Each week we take an in-depth look at young members of the organization while providing an overview of Habs prospects playing at the junior (OHL, WHL) and collegiate level(USHL, NCAA).
Surprise! There's a third Catching The Torch this week. The reason is simple: Cayden Primeau and Hayden Hawkey had performances fully deserving of their own separate spotlight.
Northeastern fell in the first game of the NCAA tournament, while Providence lost to Notre Dame in their second matchup of the weekend. But both Primeau and Hawkey were outstanding for their respective teams and tried their best to keep the playoff hopes alive, unfortunately coming just short of a Frozen Four appearance.
Their seasons are over, but they didn't go out without a bang.
Hayden Hawkey, G, Providence Friars
Hawkey had his best games of the season this weekend. He had to step up to give his team a chance against some strong opponents.
And step up he did.
This glove save is a likely candidate for best stop of the season, by any goalie, in any league.

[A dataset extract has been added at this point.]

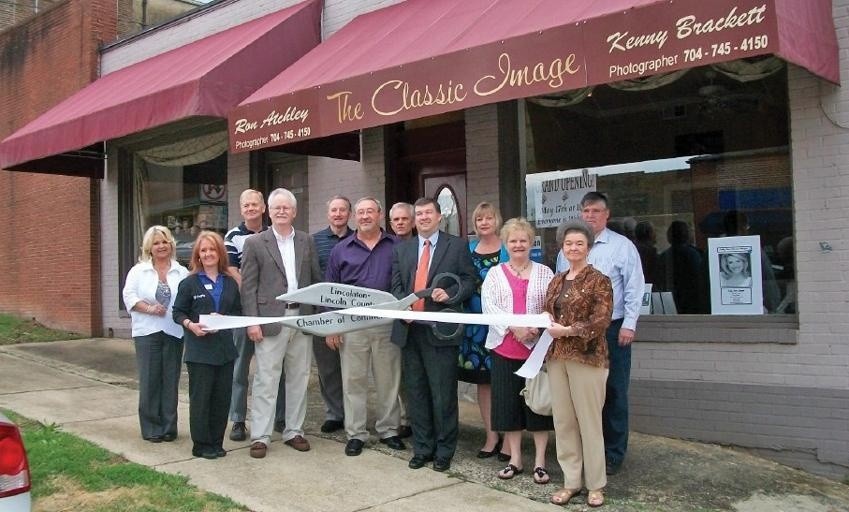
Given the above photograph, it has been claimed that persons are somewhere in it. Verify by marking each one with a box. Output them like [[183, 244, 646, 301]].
[[390, 197, 477, 472], [608, 207, 795, 315], [324, 196, 406, 457], [171, 231, 241, 460], [241, 187, 326, 458], [378, 200, 416, 444], [170, 213, 209, 237], [555, 191, 645, 475], [309, 194, 355, 434], [480, 217, 557, 485], [456, 201, 511, 461], [538, 220, 614, 507], [121, 224, 192, 443], [223, 189, 286, 441]]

Hawkey sprawled and completely robbed Clarkson University of a chance to get on the board in that second period. Scoring was something they never were able to do in that game as the Habs goalie stopped all of their 18 shots. Despite the low total, few were easy saves.

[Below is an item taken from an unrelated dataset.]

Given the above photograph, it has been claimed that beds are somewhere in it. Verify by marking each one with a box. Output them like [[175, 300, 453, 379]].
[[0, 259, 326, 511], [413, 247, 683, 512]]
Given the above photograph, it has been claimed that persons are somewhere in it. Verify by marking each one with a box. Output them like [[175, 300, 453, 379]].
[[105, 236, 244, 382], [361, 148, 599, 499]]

This shutout was just the third in the Friars' history at the NCAA Tournament. It was also Hawkey's eighth of his career, placing him second on the program's all-time shutout list.
On Saturday, Notre Dame was, as expected, a harder opponent for the Friars, but Hawkey battled to keep his team in the game, and if it were not for a defensive mishap at the very end of the third period, he might have stolen another game for Providence.

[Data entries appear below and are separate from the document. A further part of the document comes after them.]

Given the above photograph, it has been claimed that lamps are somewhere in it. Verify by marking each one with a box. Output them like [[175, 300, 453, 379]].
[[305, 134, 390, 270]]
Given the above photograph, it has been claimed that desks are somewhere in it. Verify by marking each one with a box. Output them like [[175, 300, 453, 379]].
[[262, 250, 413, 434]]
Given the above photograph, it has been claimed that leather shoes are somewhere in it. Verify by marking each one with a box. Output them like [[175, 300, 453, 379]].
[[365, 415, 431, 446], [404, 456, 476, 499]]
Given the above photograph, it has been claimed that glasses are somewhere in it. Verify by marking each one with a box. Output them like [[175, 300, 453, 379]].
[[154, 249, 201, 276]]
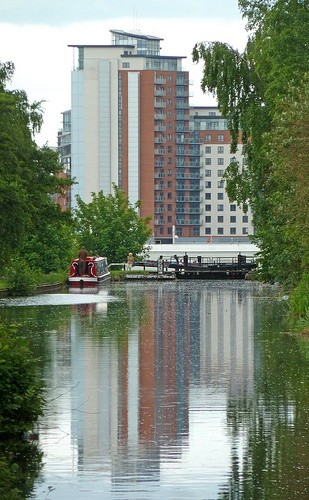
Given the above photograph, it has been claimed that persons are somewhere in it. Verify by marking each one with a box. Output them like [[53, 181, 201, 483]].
[[183, 252, 189, 266], [237, 252, 245, 263], [174, 254, 180, 262], [125, 252, 134, 271], [78, 245, 87, 276]]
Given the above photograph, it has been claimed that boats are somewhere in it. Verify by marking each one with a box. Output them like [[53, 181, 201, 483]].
[[67, 246, 111, 285]]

Hawkey is a fighter. He never gives up on a play and will find ways to come up with incredibly timely and unlikely saves when he is on his game. He displayed the full extent of what he can do this weekend, and it earned him his fourth Hockey East Defensive Player of the Week honour of the season.
Despite an unremarkable year, where he put up numbers only on par with his previous campaigns, Hawkey has shown glimpses of the spectacular goaltending he is capable of. The .930 save percentage he accumulated in the team's last 22 games could also be a stepping stone to a senior season where he shows true dominance before finally joining the Habs system.
Cayden Primeau, G, Northeastern Huskies
Twenty-five. That's the number of shots Primeau stopped in the first two periods of Northeastern's game versus Michigan. And those were not routine saves.
The young goalie pulled off highlight-reel save after highlight-reel save when his sometimes spotty defence couldn't contain the speed of the Wolverines. The 1-1 score after 40 minutes didn't reflect the workload of the netminder.
It's hard to not admire Primeau's technical abilities even this early in his career. He doesn't stay down on the ice if he has even just a quarter of a second to go back on his edges, making him constantly ready to explode in the blue paint, and he often positions himself at the top of the crease to leave as little space to opposing players as he can.
He banks on his ability to read the play to know when to go back down for an upcoming release. Even when the puck is in heavy traffic in front of him, Primeau stands on his skates and uses his stick flat on the ice to block any potential low shots, maximizing his ability to move around.
Faced with close-quarter one-on-ones with opponents, he is very quick and shows a high athletic ability to reposition himself, but otherwise is moving smoothly between the posts.
While his rebound control is not perfect, it's of high importance to him, and he showcases an instinctual ability to know where he can deflect the puck for it not to be slide to an opponent's stick for a free goal.
His fast and often well-positioned glove is also a great aid in that task.
But like any any other player, there are highs and lows for Primeau. He would be the first to admit that the second goal he let in from a tough angle was not up to the standards he has set for himself this season. The puck shot from the bottom of the left circle hit him under the arm before deflecting in.
He wasn't as solid after that. Despite the third goal against being a great passing play and shot, plus a failed coverage by his defender in front of the net, it was one he could have stopped with a better placement of his stick while sliding to face the shooter.
It wasn't a perfect game, but the 18-year-old stood on his head for the majority of it, giving the Huskies a chance to slip away with the win. And they likely would have if it was not for another great goaltending performance at the other end.
Primeau's season didn’t end the way he would have liked, but it's one he definitely can be proud of. He managed to put off historic stats, finishing with a .931 save percentage, and established himself as one of the most improved prospects in Montreal's organization.
It's true that netminders have put up impressive numbers in their amateur career before not making much noise later on. Goalies’ performances also tend to be generally affected by the team they have in front of them and waver through the years. So it will be interesting to see what Primeau can do next season.
But confidence should be easy for him to maintain as he possesses the best quality any player can have: a sense for the game.
Primeau doesn't need much support to play assuredly and smartly in his net. The changes to Northeastern with some players leaving — like their star, Adam Gaudette — might threaten the Huskies’ powerhouse status next year, but fortunately for them, they will have their most promising prospect playing in between the pipes every night.